• **To do**
From top to bottom, restate the entries below word for word.

----------------

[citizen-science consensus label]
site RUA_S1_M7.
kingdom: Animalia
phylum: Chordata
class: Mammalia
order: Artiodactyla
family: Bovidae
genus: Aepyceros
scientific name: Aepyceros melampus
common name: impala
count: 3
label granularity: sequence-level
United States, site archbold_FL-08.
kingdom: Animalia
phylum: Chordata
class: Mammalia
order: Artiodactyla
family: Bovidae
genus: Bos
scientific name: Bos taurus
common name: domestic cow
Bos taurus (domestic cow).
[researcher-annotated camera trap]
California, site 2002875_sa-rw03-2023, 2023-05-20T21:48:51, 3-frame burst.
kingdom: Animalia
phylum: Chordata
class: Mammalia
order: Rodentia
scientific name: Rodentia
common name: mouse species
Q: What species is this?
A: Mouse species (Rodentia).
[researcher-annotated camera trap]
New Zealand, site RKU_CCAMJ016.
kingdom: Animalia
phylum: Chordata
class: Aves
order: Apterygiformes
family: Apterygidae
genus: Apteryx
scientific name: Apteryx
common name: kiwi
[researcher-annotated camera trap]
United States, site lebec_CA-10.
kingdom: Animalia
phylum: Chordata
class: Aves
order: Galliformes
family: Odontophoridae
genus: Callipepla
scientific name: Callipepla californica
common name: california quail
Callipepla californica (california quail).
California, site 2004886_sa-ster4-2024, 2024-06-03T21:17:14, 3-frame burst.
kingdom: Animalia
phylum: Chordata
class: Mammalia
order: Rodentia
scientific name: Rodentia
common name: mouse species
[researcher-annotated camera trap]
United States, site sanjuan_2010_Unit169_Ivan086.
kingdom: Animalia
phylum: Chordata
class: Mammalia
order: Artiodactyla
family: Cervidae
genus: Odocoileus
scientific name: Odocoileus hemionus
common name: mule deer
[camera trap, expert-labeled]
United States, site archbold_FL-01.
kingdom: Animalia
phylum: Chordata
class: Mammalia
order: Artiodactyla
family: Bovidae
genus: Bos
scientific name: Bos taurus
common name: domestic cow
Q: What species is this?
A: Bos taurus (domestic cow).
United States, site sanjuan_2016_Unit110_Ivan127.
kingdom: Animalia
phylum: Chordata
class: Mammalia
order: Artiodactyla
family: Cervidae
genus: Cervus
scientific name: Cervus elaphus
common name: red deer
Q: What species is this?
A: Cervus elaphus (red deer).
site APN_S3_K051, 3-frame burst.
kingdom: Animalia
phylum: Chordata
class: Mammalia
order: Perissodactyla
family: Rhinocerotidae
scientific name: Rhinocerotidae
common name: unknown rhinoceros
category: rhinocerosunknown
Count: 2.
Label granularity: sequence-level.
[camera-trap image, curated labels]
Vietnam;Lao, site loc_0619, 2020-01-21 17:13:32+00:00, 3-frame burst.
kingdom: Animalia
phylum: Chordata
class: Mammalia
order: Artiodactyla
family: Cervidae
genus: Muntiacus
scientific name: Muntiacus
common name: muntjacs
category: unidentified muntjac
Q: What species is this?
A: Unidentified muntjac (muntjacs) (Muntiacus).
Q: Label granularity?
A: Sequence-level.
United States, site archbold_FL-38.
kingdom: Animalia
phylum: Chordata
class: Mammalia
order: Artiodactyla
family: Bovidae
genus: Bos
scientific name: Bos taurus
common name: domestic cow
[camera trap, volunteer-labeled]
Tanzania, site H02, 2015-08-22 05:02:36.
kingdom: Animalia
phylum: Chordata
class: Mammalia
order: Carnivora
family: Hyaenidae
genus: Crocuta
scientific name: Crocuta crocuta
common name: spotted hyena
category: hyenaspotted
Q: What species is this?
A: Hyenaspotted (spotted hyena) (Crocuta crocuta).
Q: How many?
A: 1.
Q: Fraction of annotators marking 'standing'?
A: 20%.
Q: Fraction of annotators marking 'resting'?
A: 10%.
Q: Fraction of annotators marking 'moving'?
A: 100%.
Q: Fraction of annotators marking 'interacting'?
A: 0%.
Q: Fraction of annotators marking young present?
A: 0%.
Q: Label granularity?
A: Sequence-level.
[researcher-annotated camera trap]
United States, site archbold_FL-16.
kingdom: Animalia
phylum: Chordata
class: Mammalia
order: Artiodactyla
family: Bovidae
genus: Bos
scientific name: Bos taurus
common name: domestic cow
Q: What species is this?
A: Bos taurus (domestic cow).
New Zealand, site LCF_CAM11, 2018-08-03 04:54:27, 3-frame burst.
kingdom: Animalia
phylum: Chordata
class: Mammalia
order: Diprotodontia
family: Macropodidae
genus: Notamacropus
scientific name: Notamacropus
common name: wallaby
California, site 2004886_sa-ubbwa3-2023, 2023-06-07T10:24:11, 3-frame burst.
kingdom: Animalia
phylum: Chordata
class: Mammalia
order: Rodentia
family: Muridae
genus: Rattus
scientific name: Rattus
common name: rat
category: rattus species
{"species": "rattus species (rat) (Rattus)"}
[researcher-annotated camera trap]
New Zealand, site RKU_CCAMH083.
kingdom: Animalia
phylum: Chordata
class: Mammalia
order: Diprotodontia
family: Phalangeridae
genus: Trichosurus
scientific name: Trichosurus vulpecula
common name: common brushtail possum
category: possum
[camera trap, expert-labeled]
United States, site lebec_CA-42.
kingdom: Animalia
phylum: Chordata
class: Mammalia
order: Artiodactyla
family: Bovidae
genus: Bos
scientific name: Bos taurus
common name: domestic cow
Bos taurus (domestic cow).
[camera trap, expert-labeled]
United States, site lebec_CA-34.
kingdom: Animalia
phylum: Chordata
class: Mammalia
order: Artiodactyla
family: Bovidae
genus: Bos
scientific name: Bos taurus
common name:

----------------

• **Response to the exercise**
[citizen-science consensus label]
site RUA_S1_M7.
kingdom: Animalia
phylum: Chordata
class: Mammalia
order: Artiodactyla
family: Bovidae
genus: Aepyceros
scientific name: Aepyceros melampus
common name: impala
count: 3
label granularity: sequence-level
United States, site archbold_FL-08.
kingdom: Animalia
phylum: Chordata
class: Mammalia
order: Artiodactyla
family: Bovidae
genus: Bos
scientific name: Bos taurus
common name: domestic cow
Bos taurus (domestic cow).
[researcher-annotated camera trap]
California, site 2002875_sa-rw03-2023, 2023-05-20T21:48:51, 3-frame burst.
kingdom: Animalia
phylum: Chordata
class: Mammalia
order: Rodentia
scientific name: Rodentia
common name: mouse species
Q: What species is this?
A: Mouse species (Rodentia).
[researcher-annotated camera trap]
New Zealand, site RKU_CCAMJ016.
kingdom: Animalia
phylum: Chordata
class: Aves
order: Apterygiformes
family: Apterygidae
genus: Apteryx
scientific name: Apteryx
common name: kiwi
[researcher-annotated camera trap]
United States, site lebec_CA-10.
kingdom: Animalia
phylum: Chordata
class: Aves
order: Galliformes
family: Odontophoridae
genus: Callipepla
scientific name: Callipepla californica
common name: california quail
Callipepla californica (california quail).
California, site 2004886_sa-ster4-2024, 2024-06-03T21:17:14, 3-frame burst.
kingdom: Animalia
phylum: Chordata
class: Mammalia
order: Rodentia
scientific name: Rodentia
common name: mouse species
[researcher-annotated camera trap]
United States, site sanjuan_2010_Unit169_Ivan086.
kingdom: Animalia
phylum: Chordata
class: Mammalia
order: Artiodactyla
family: Cervidae
genus: Odocoileus
scientific name: Odocoileus hemionus
common name: mule deer
[camera trap, expert-labeled]
United States, site archbold_FL-01.
kingdom: Animalia
phylum: Chordata
class: Mammalia
order: Artiodactyla
family: Bovidae
genus: Bos
scientific name: Bos taurus
common name: domestic cow
Q: What species is this?
A: Bos taurus (domestic cow).
United States, site sanjuan_2016_Unit110_Ivan127.
kingdom: Animalia
phylum: Chordata
class: Mammalia
order: Artiodactyla
family: Cervidae
genus: Cervus
scientific name: Cervus elaphus
common name: red deer
Q: What species is this?
A: Cervus elaphus (red deer).
site APN_S3_K051, 3-frame burst.
kingdom: Animalia
phylum: Chordata
class: Mammalia
order: Perissodactyla
family: Rhinocerotidae
scientific name: Rhinocerotidae
common name: unknown rhinoceros
category: rhinocerosunknown
Count: 2.
Label granularity: sequence-level.
[camera-trap image, curated labels]
Vietnam;Lao, site loc_0619, 2020-01-21 17:13:32+00:00, 3-frame burst.
kingdom: Animalia
phylum: Chordata
class: Mammalia
order: Artiodactyla
family: Cervidae
genus: Muntiacus
scientific name: Muntiacus
common name: muntjacs
category: unidentified muntjac
Q: What species is this?
A: Unidentified muntjac (muntjacs) (Muntiacus).
Q: Label granularity?
A: Sequence-level.
United States, site archbold_FL-38.
kingdom: Animalia
phylum: Chordata
class: Mammalia
order: Artiodactyla
family: Bovidae
genus: Bos
scientific name: Bos taurus
common name: domestic cow
[camera trap, volunteer-labeled]
Tanzania, site H02, 2015-08-22 05:02:36.
kingdom: Animalia
phylum: Chordata
class: Mammalia
order: Carnivora
family: Hyaenidae
genus: Crocuta
scientific name: Crocuta crocuta
common name: spotted hyena
category: hyenaspotted
Q: What species is this?
A: Hyenaspotted (spotted hyena) (Crocuta crocuta).
Q: How many?
A: 1.
Q: Fraction of annotators marking 'standing'?
A: 20%.
Q: Fraction of annotators marking 'resting'?
A: 10%.
Q: Fraction of annotators marking 'moving'?
A: 100%.
Q: Fraction of annotators marking 'interacting'?
A: 0%.
Q: Fraction of annotators marking young present?
A: 0%.
Q: Label granularity?
A: Sequence-level.
[researcher-annotated camera trap]
United States, site archbold_FL-16.
kingdom: Animalia
phylum: Chordata
class: Mammalia
order: Artiodactyla
family: Bovidae
genus: Bos
scientific name: Bos taurus
common name: domestic cow
Q: What species is this?
A: Bos taurus (domestic cow).
New Zealand, site LCF_CAM11, 2018-08-03 04:54:27, 3-frame burst.
kingdom: Animalia
phylum: Chordata
class: Mammalia
order: Diprotodontia
family: Macropodidae
genus: Notamacropus
scientific name: Notamacropus
common name: wallaby
California, site 2004886_sa-ubbwa3-2023, 2023-06-07T10:24:11, 3-frame burst.
kingdom: Animalia
phylum: Chordata
class: Mammalia
order: Rodentia
family: Muridae
genus: Rattus
scientific name: Rattus
common name: rat
category: rattus species
{"species": "rattus species (rat) (Rattus)"}
[researcher-annotated camera trap]
New Zealand, site RKU_CCAMH083.
kingdom: Animalia
phylum: Chordata
class: Mammalia
order: Diprotodontia
family: Phalangeridae
genus: Trichosurus
scientific name: Trichosurus vulpecula
common name: common brushtail possum
category: possum
[camera trap, expert-labeled]
United States, site lebec_CA-42.
kingdom: Animalia
phylum: Chordata
class: Mammalia
order: Artiodactyla
family: Bovidae
genus: Bos
scientific name: Bos taurus
common name: domestic cow
Bos taurus (domestic cow).
[camera trap, expert-labeled]
United States, site lebec_CA-34.
kingdom: Animalia
phylum: Chordata
class: Mammalia
order: Artiodactyla
family: Bovidae
genus: Bos
scientific name: Bos taurus
common name:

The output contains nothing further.